'''

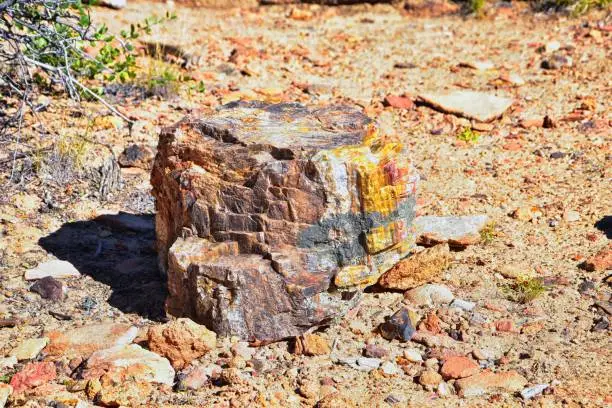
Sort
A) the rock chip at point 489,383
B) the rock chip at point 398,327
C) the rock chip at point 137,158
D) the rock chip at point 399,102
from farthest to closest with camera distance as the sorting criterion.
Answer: the rock chip at point 399,102, the rock chip at point 137,158, the rock chip at point 398,327, the rock chip at point 489,383

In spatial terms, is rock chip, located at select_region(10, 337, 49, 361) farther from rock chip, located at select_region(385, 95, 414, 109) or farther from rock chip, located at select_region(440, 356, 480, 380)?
rock chip, located at select_region(385, 95, 414, 109)

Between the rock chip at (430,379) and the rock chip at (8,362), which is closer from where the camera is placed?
the rock chip at (430,379)

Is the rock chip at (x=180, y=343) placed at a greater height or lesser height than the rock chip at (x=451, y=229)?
lesser

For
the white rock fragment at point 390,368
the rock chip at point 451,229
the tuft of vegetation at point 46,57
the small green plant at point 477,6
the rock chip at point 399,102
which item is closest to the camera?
the white rock fragment at point 390,368

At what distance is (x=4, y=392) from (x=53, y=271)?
3.69 ft

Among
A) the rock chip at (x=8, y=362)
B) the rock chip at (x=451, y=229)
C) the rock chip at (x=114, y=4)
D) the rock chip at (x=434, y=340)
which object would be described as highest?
the rock chip at (x=114, y=4)

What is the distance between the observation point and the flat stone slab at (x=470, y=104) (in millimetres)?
7133

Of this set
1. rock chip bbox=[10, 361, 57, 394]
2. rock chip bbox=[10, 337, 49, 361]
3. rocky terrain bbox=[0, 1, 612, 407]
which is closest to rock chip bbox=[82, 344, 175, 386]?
rocky terrain bbox=[0, 1, 612, 407]

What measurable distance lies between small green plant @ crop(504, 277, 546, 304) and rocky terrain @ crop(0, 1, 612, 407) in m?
0.02

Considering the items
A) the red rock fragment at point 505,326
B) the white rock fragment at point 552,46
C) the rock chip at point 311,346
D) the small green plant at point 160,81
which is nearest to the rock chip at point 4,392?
the rock chip at point 311,346

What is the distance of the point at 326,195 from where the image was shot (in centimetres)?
406

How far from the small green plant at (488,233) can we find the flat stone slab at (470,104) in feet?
6.37

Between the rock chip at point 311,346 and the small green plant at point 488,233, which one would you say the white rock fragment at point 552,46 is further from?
the rock chip at point 311,346

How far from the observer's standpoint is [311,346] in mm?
4121
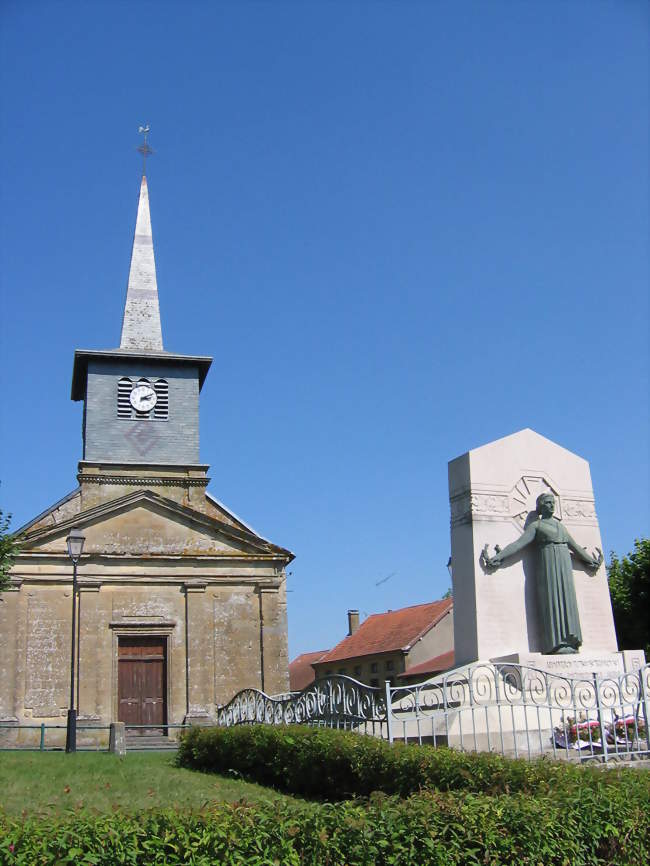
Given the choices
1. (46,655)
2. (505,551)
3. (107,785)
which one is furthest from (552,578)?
(46,655)

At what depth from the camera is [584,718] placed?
1140 centimetres

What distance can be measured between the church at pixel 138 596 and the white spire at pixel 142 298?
2101 mm

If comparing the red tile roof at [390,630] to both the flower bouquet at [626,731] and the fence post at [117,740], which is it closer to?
the fence post at [117,740]

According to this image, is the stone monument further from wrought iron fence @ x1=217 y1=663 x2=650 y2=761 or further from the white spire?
the white spire

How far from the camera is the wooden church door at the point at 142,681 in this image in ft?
85.6

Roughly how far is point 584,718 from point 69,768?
7397mm

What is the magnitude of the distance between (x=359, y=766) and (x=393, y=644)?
36.0 m

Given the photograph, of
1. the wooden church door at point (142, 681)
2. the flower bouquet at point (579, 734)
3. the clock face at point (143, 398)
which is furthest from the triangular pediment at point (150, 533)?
the flower bouquet at point (579, 734)

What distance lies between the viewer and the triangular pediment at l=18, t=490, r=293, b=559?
1062 inches

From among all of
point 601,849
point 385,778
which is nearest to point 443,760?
point 385,778

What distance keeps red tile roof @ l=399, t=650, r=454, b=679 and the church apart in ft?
46.3

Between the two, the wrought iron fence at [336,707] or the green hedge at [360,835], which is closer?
the green hedge at [360,835]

'''

Reproduce the records verbatim, starting at the line that contains "Given the photograph, of" and ending at the final line of the records, with both of those lines included.

Given the photograph, of
1. the wooden church door at point (142, 681)
2. the flower bouquet at point (579, 734)
3. the clock face at point (143, 398)
which is furthest from the triangular pediment at point (150, 533)?
the flower bouquet at point (579, 734)

What distance lies between the viewer and the triangular pediment at l=18, t=490, r=293, b=559?
1062 inches

From among all of
point 601,849
point 385,778
which is nearest to point 443,760?
point 385,778

What distance keeps red tile roof @ l=399, t=650, r=454, b=679 and the church apart in ft?
46.3

Between the two, the wrought iron fence at [336,707] or the green hedge at [360,835], which is closer?
the green hedge at [360,835]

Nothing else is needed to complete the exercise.